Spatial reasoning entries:
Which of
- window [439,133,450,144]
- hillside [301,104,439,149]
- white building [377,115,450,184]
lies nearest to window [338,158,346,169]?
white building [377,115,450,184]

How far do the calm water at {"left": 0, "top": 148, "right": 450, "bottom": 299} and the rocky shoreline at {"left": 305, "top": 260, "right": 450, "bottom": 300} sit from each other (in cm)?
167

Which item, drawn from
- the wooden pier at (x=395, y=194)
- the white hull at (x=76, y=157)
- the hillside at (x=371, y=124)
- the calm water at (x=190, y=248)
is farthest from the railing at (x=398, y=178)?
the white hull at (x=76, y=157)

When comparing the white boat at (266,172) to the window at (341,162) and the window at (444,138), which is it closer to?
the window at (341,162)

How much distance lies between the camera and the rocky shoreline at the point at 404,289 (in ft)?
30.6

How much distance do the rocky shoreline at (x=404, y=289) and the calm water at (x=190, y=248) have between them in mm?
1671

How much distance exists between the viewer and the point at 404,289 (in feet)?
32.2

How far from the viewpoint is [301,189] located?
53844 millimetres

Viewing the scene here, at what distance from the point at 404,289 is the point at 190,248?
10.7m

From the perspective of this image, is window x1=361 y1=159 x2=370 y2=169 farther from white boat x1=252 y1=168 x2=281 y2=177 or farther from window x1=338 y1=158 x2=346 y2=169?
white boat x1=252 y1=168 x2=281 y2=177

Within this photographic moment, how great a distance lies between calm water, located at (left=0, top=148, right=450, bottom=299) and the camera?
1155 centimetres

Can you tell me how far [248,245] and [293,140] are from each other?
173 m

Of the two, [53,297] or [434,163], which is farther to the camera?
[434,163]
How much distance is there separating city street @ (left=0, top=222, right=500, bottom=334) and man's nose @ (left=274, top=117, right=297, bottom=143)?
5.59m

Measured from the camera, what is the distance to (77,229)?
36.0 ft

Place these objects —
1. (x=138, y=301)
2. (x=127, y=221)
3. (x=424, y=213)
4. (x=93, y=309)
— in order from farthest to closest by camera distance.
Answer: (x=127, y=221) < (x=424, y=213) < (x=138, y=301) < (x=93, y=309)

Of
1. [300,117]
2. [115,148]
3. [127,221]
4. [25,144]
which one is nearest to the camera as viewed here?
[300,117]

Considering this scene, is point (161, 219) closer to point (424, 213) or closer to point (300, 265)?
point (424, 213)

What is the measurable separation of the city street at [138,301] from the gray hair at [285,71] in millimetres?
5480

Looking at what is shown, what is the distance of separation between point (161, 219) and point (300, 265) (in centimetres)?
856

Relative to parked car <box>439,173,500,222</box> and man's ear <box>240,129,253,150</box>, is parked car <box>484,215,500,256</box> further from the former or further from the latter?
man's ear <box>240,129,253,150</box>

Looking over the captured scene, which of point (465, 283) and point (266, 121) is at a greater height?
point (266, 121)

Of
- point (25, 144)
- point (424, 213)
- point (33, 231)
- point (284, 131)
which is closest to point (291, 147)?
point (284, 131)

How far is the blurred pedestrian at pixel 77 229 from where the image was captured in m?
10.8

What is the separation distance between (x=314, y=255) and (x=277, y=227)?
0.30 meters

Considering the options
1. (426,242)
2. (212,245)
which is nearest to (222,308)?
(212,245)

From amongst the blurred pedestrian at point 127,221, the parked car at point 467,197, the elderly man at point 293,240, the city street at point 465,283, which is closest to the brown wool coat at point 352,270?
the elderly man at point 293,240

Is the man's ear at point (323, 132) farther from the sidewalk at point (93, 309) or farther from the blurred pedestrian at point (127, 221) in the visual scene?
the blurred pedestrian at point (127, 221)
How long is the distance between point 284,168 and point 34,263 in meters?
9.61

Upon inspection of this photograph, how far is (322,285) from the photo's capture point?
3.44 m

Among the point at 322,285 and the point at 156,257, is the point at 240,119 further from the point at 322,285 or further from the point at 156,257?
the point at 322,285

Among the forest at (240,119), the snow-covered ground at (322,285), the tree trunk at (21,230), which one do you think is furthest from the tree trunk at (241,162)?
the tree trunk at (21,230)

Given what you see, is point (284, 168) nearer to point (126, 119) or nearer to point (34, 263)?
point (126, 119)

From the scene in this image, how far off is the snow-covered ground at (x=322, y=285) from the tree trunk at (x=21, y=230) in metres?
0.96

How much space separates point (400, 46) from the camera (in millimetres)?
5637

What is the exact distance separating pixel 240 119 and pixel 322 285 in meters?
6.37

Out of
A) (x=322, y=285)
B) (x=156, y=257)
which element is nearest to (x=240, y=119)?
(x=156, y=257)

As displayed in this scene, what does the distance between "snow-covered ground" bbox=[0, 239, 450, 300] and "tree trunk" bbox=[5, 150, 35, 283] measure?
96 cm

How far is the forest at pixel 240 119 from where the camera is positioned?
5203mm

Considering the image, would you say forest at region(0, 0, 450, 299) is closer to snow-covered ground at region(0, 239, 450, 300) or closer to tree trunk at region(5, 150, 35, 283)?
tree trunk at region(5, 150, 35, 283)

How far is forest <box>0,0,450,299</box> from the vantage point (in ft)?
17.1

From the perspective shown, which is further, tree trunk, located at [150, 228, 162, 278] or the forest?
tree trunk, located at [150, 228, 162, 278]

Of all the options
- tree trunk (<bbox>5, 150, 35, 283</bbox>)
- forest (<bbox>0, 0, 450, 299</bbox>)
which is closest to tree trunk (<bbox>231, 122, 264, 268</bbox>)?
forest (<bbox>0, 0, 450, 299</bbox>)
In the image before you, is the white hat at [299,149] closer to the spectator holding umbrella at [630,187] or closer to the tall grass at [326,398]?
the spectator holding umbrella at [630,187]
...
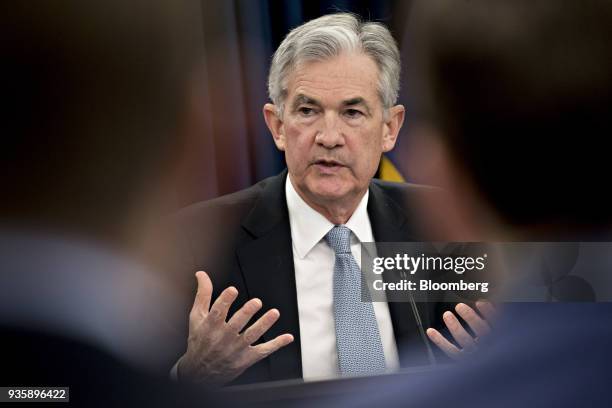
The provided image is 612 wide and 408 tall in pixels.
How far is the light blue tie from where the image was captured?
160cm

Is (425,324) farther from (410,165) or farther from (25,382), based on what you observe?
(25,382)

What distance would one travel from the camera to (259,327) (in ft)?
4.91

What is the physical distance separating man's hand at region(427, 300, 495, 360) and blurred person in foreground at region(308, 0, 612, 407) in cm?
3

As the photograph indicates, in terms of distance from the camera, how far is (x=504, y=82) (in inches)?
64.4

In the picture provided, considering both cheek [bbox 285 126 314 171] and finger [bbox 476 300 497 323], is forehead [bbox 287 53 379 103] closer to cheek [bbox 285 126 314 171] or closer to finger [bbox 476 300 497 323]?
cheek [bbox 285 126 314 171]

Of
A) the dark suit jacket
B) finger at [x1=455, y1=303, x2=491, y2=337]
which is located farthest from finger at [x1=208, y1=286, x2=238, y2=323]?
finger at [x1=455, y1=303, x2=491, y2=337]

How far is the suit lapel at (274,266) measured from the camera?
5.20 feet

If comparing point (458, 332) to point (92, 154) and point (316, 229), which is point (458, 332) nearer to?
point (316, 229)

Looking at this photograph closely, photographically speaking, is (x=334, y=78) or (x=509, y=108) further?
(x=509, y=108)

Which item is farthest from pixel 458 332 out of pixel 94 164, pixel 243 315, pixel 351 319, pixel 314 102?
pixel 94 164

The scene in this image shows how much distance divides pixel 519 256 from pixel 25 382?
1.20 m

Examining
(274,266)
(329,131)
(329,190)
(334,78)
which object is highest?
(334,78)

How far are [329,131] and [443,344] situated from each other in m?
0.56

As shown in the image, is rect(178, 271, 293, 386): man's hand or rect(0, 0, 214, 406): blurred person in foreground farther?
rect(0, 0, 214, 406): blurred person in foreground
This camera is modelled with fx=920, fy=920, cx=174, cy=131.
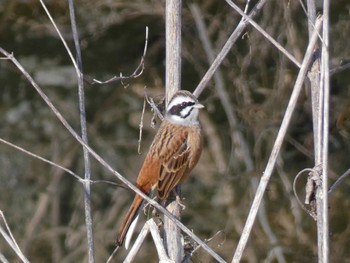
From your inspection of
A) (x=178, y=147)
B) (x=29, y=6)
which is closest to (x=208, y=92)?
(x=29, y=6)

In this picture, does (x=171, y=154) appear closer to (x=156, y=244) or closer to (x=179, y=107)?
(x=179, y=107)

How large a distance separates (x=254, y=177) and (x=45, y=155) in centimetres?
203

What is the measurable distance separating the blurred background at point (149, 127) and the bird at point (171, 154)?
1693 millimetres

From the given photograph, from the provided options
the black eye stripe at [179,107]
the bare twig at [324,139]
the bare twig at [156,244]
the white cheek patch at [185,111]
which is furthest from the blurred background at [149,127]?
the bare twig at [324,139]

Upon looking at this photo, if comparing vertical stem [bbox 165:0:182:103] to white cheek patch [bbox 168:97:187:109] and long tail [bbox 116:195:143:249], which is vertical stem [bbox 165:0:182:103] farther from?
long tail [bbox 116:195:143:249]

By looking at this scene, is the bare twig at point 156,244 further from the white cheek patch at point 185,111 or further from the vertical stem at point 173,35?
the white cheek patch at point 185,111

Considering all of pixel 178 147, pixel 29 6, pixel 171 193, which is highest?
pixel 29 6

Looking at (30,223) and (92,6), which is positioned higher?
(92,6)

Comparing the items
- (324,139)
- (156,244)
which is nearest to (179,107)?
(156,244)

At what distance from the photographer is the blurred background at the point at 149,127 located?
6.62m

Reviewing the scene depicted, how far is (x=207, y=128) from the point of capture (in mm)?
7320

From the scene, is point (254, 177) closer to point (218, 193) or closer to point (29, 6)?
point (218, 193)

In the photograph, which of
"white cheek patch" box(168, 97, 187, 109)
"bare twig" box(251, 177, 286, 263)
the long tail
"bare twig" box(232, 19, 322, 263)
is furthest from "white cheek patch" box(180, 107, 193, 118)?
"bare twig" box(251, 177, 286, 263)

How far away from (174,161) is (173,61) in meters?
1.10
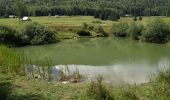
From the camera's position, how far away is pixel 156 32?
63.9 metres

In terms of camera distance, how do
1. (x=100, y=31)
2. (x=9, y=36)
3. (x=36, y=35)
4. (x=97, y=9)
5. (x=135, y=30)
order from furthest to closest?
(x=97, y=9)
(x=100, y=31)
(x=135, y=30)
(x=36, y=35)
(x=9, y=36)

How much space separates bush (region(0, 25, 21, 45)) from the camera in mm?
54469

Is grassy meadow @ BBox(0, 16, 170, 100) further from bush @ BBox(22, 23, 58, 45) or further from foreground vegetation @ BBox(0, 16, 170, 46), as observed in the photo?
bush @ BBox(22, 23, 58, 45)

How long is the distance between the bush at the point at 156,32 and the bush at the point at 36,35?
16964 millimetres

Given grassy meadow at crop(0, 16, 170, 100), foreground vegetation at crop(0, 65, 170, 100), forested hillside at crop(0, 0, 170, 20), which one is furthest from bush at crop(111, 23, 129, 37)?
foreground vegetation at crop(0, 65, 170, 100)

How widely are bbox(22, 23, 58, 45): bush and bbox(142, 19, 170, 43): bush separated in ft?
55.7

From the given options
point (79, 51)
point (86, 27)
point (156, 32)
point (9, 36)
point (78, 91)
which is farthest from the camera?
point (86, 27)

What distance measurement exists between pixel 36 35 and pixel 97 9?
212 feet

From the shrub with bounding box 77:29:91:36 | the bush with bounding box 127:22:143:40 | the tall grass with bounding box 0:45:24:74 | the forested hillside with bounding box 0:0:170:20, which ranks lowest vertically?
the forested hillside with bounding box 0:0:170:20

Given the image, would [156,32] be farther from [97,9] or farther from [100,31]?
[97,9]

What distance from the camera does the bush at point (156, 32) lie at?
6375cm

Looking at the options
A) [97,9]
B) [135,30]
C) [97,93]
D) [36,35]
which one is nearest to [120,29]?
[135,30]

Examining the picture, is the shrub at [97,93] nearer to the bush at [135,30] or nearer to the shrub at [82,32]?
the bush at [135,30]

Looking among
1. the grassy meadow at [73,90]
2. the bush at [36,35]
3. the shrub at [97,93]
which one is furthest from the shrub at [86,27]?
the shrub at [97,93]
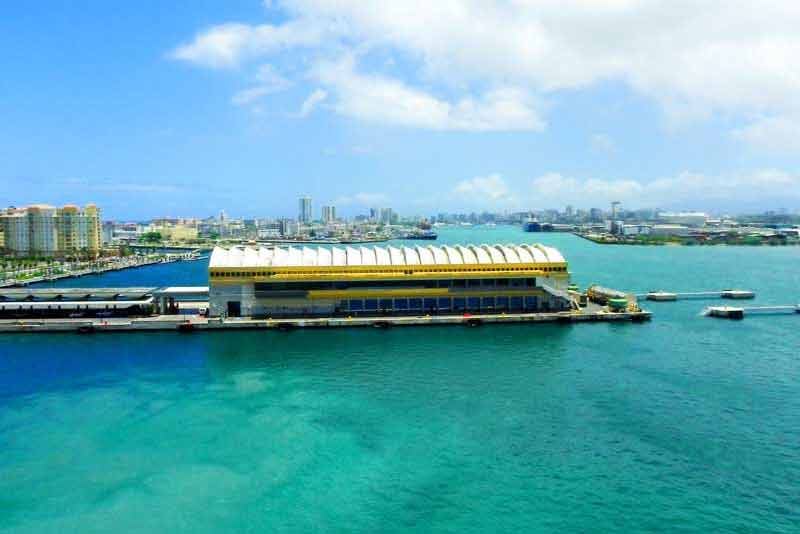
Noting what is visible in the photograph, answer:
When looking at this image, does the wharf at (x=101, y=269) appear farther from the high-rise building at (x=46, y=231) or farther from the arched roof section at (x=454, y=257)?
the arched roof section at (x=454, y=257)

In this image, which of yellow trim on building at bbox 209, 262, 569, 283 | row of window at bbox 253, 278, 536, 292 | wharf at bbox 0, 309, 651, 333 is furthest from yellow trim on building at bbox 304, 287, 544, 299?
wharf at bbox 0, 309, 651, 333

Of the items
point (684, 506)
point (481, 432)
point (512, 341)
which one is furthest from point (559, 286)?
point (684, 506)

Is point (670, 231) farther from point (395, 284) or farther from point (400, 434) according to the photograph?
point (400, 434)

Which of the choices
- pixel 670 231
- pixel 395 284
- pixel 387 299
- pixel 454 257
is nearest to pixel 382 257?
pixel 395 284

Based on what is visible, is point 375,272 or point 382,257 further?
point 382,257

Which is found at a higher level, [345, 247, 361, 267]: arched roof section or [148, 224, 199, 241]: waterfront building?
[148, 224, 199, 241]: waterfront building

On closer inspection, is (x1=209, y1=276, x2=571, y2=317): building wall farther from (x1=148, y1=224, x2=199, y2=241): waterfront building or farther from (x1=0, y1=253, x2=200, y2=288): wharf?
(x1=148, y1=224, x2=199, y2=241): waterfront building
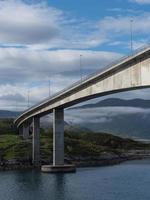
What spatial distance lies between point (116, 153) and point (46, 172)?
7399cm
==
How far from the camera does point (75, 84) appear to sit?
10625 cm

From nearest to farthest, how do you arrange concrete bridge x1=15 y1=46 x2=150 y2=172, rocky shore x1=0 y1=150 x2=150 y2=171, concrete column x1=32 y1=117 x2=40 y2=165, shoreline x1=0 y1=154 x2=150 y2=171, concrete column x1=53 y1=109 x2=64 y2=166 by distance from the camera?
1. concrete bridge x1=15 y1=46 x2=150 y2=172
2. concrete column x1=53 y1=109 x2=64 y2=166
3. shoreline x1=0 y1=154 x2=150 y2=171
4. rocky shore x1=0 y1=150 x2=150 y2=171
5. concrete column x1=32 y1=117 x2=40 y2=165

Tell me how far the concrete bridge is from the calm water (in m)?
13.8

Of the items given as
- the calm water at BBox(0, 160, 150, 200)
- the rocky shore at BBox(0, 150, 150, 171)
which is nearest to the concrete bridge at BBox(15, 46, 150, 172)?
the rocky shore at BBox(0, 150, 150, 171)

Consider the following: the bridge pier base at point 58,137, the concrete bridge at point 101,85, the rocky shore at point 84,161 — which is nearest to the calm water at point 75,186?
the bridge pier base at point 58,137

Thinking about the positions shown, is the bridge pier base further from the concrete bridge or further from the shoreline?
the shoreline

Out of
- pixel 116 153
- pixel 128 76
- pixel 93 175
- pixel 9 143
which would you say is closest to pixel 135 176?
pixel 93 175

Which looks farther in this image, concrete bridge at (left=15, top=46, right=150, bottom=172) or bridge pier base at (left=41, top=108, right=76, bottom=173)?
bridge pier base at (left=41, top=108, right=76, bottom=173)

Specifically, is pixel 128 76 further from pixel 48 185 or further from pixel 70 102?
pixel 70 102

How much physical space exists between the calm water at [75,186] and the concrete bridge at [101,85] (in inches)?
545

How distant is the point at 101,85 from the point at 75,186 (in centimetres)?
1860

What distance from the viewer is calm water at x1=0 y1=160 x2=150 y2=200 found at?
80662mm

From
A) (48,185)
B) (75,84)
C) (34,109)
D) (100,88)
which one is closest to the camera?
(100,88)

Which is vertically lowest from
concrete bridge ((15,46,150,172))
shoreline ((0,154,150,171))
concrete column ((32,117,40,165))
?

→ DIRECTION
Could you echo the entries word for word, starting at the line that has "How far away from" and stopping after the line that has "63.9 metres", with the pictures left out?

→ EXPECTED ANSWER
How far away from (174,161) is (173,61) in meters?
1.10
From the camera's position, how far away is pixel 156 32?
63.9 metres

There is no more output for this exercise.